Satu rombongan yang berisikan empat wisatawan mancanegara tampak keluar dari salah satu gang kecil yang ada di kawasan Sosrowijayan Yogyakarta. Para wisatawan asing tersebut tidaklah hanya sekadar berkeliling di kawasan tersebut, mereka bermalam di satu penginapan di daerah Sosrowijayan.
Andrew (27), satu di antara wisatawan tersebut mengatakan, sengaja memilih kawasan Sosrowijayan untuk menginap karena alasan harga yang murah dan dekat dengan pusat kota Yogyakarta.
"Saya tahu wilayah ini menyediakan akomodasi murah dari teman yang dulu pernah datang kemari," ungkap wisatawan asal Belanda tersebut.
Dengan biaya menginap sekitar 10 dolar AS per malam, dirinya merasa puas dengan fasiltas yang ada. Selain harga yang murah keberadaan cafe, restoran, tempat penyewaan kendaraan juga menjadi pertimbangannya.

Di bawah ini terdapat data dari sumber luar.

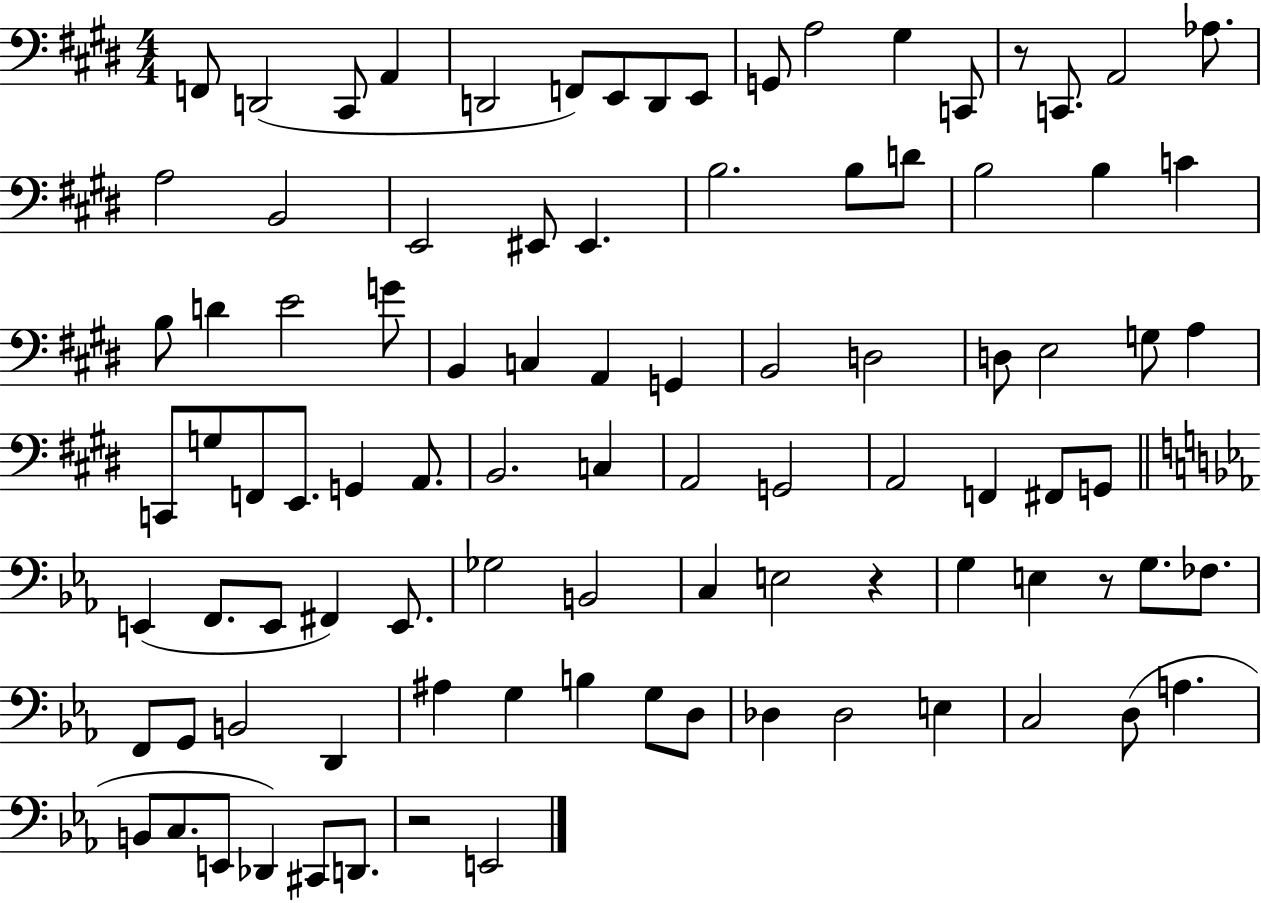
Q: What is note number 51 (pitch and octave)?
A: G2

Bagi masyarakat Yogyakarta, kawasan Sosrowijayan selama ini lebih dikenal karena bisnis prostitusi. Padahal tidak semua wilayah Sosrowijayan menjadi tempat para penjaja cinta.
Wilayah RW 02 Sosrowijayan Wetan yang terdiri dari delapan RT merupakan wilayah Sosrowijayan yang menjadi salah satu surga bagi para backpaker baik mancanegara maupun dalam negeri. Di kawasan yang masuk wilayah kelurahan Sosromenduran tersebut terdapat puluhan losmen yang siap menyediakan akomodasi bagi para backpacker.

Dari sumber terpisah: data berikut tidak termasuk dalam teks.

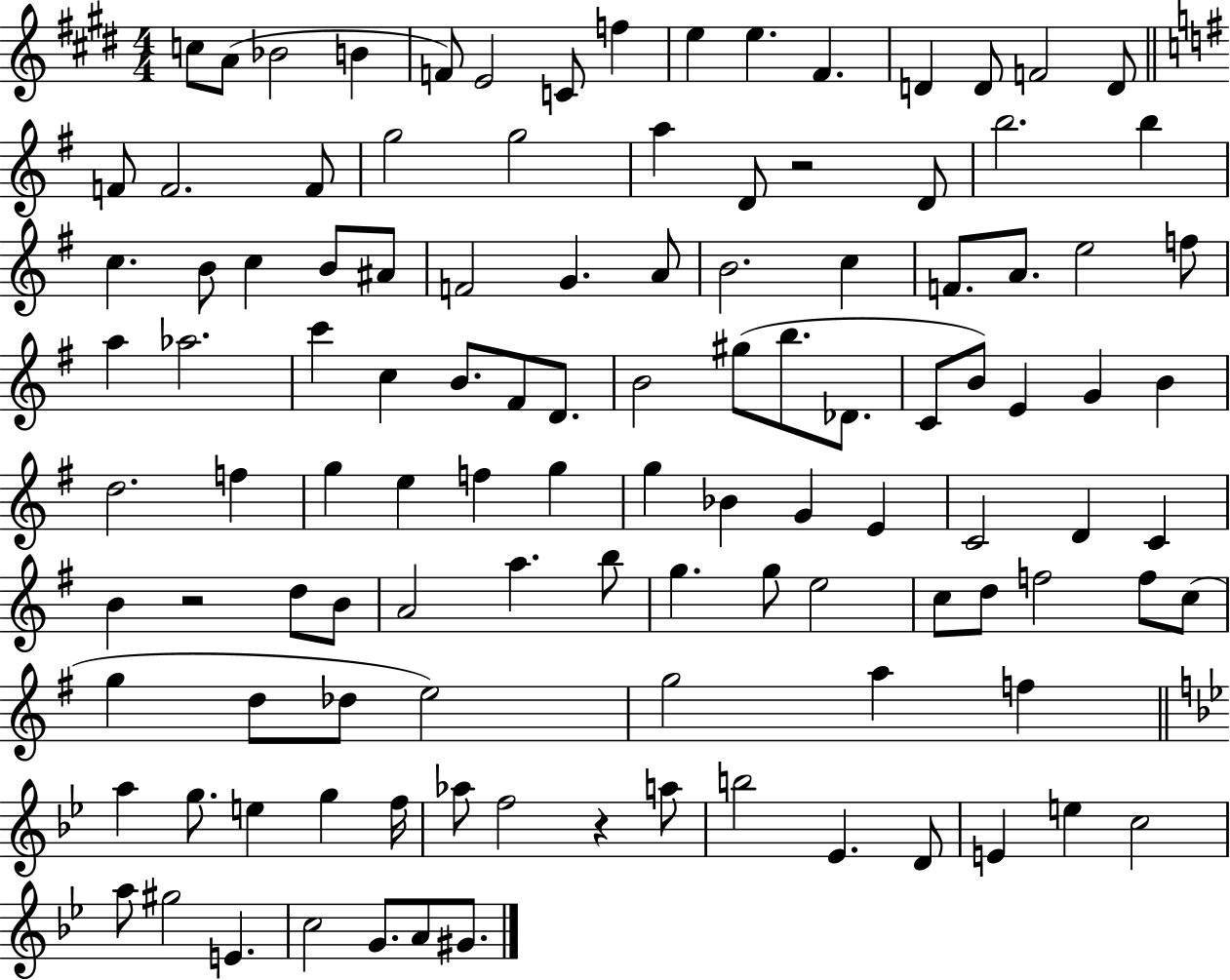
C5/e A4/e Bb4/h B4/q F4/e E4/h C4/e F5/q E5/q E5/q. F#4/q. D4/q D4/e F4/h D4/e F4/e F4/h. F4/e G5/h G5/h A5/q D4/e R/h D4/e B5/h. B5/q C5/q. B4/e C5/q B4/e A#4/e F4/h G4/q. A4/e B4/h. C5/q F4/e. A4/e. E5/h F5/e A5/q Ab5/h. C6/q C5/q B4/e. F#4/e D4/e. B4/h G#5/e B5/e. Db4/e. C4/e B4/e E4/q G4/q B4/q D5/h. F5/q G5/q E5/q F5/q G5/q G5/q Bb4/q G4/q E4/q C4/h D4/q C4/q B4/q R/h D5/e B4/e A4/h A5/q. B5/e G5/q. G5/e E5/h C5/e D5/e F5/h F5/e C5/e G5/q D5/e Db5/e E5/h G5/h A5/q F5/q A5/q G5/e. E5/q G5/q F5/s Ab5/e F5/h R/q A5/e B5/h Eb4/q. D4/e E4/q E5/q C5/h A5/e G#5/h E4/q. C5/h G4/e. A4/e G#4/e.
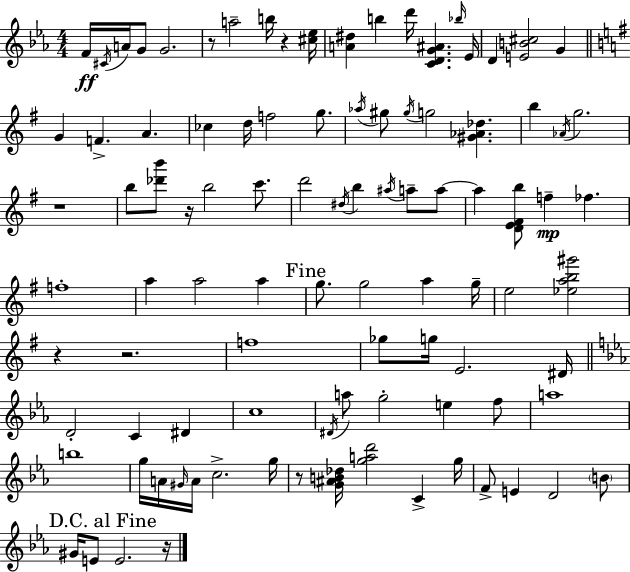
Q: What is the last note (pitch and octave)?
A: E4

Ketua RW 02 Sosrowijayan, Ipung Purwandari mengatakan, setidaknya ada 80 penginapan yang ada di wilayahnya. Penginapan-penginapan tersebut sebagian besar dikelola sendiri oleh warganya.
"Kebanyakan masyarakat memanfaatkan rumah mereka menjadi penginapan bagi wisatawan yang mencari penginapan murah," ungkap perempuan yang akrab disapa Bu Ipung tersebut.

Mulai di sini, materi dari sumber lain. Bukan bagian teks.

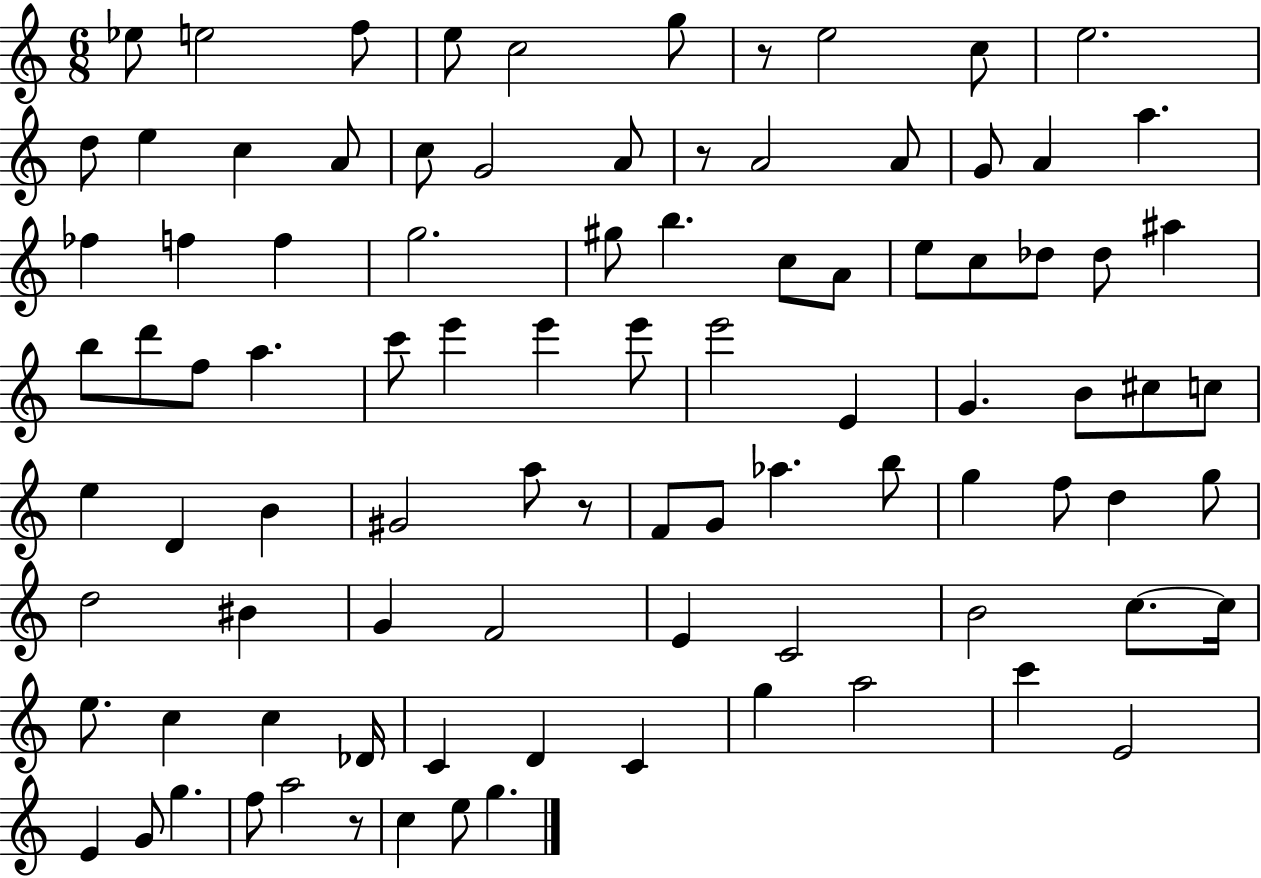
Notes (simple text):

Eb5/e E5/h F5/e E5/e C5/h G5/e R/e E5/h C5/e E5/h. D5/e E5/q C5/q A4/e C5/e G4/h A4/e R/e A4/h A4/e G4/e A4/q A5/q. FES5/q F5/q F5/q G5/h. G#5/e B5/q. C5/e A4/e E5/e C5/e Db5/e Db5/e A#5/q B5/e D6/e F5/e A5/q. C6/e E6/q E6/q E6/e E6/h E4/q G4/q. B4/e C#5/e C5/e E5/q D4/q B4/q G#4/h A5/e R/e F4/e G4/e Ab5/q. B5/e G5/q F5/e D5/q G5/e D5/h BIS4/q G4/q F4/h E4/q C4/h B4/h C5/e. C5/s E5/e. C5/q C5/q Db4/s C4/q D4/q C4/q G5/q A5/h C6/q E4/h E4/q G4/e G5/q. F5/e A5/h R/e C5/q E5/e G5/q.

Ia bercerita, usaha penginapan di kampungnya mulai ada sejak tahun 80-an.
Awalnya masyarakat menyewakan kamar yang mereka miliki hanya untuk sekadar menambah pemasukan.!break!
Sejak saat itu semakin banyak wisatawan, khususnya wisatawan asing yang datang ke Sosrowijayan Wetan, sehingga kampung tersebut dikenal menjadi kampung internasional. Karena banyaknya kunjungan wisatawan asing ke daerah tersebut, tak sedikit warga wilayah ini mendapatkan pasangan hidup warga negara asing.
Kebanyakan wisatawan asing yang datang di Sosrowijayan Wetan berasal dari Australia, Belanda, Jerman, dan beberapa negara Eropa lainya. "Sekarang juga sudah banyak wisatawan domestik yang datang ke wilayah kami," ujar Ipung.
Karena menyasar para backpacker, harga penginapan yang ditawarkan cukup murah, mulai dari Rp 75 ribu hingga Rp 300 ribu tergantung fasilitas yang disediakan.
Ipung menegaskan, walaupun daerahnya bersebelahan dengan gang tiga yang merupakan kawasan prostitusi, pihaknya menjamin wilayahnya bebas dari kegiatan prostitusi.
Sementara itu Gandhi (58), salah satu warga gang dua Sosrowijayan Wetan mengatakan, dirinya telah sejak tahun 1980 menggeluti usaha penginapan. Ia merupakan salah satu warga yang mengawali usaha penginapan di kawasan tersebut.
"Saat itu harga sewa kamar masih Rp 7.500, saat ini harga kamar yang saya punya telah sampai Rp 150 ribu per malam," ungkap pemilik Tiffa Losmen tersebut.
Saat ini dirinya memiliki sembilan kamar yang disewakan. Selain menyewakan kamar, Gandhi juga melayani jasa penyewaan motor, tour agent, dan loundry. Hingga saat ini wisatawan mancanegara masih menjadi tamu utama bagi losmennya.
Keberadaan hotel yang akhir-akhir ini semakin marak di Yogyakarta, tidak terlalu berpengaruh terhadap usahanya. Menurutnya pasar yang disasar hotel berbeda dari pasar yang selama ini menggunakan jasanya.
"Yang datang ke sini mereka para backpacker yang selalu mencari penginapan murah. Mereka tidak akan mencari hotel-hotel yang sekarang banyak berdiri," kata Gandhi. Meski demikian Gandhi berharap semakin banyak atraksi kebudayaan dan tradisi untuk menarik jumlah wisatawan, khususnya asing. Dia mencontohkan di Bali yang setiap hari ada pertunjukan tari dan kesenian tradisional lainnya, dan itu mampu menarik banyak wisatawan luar negeri.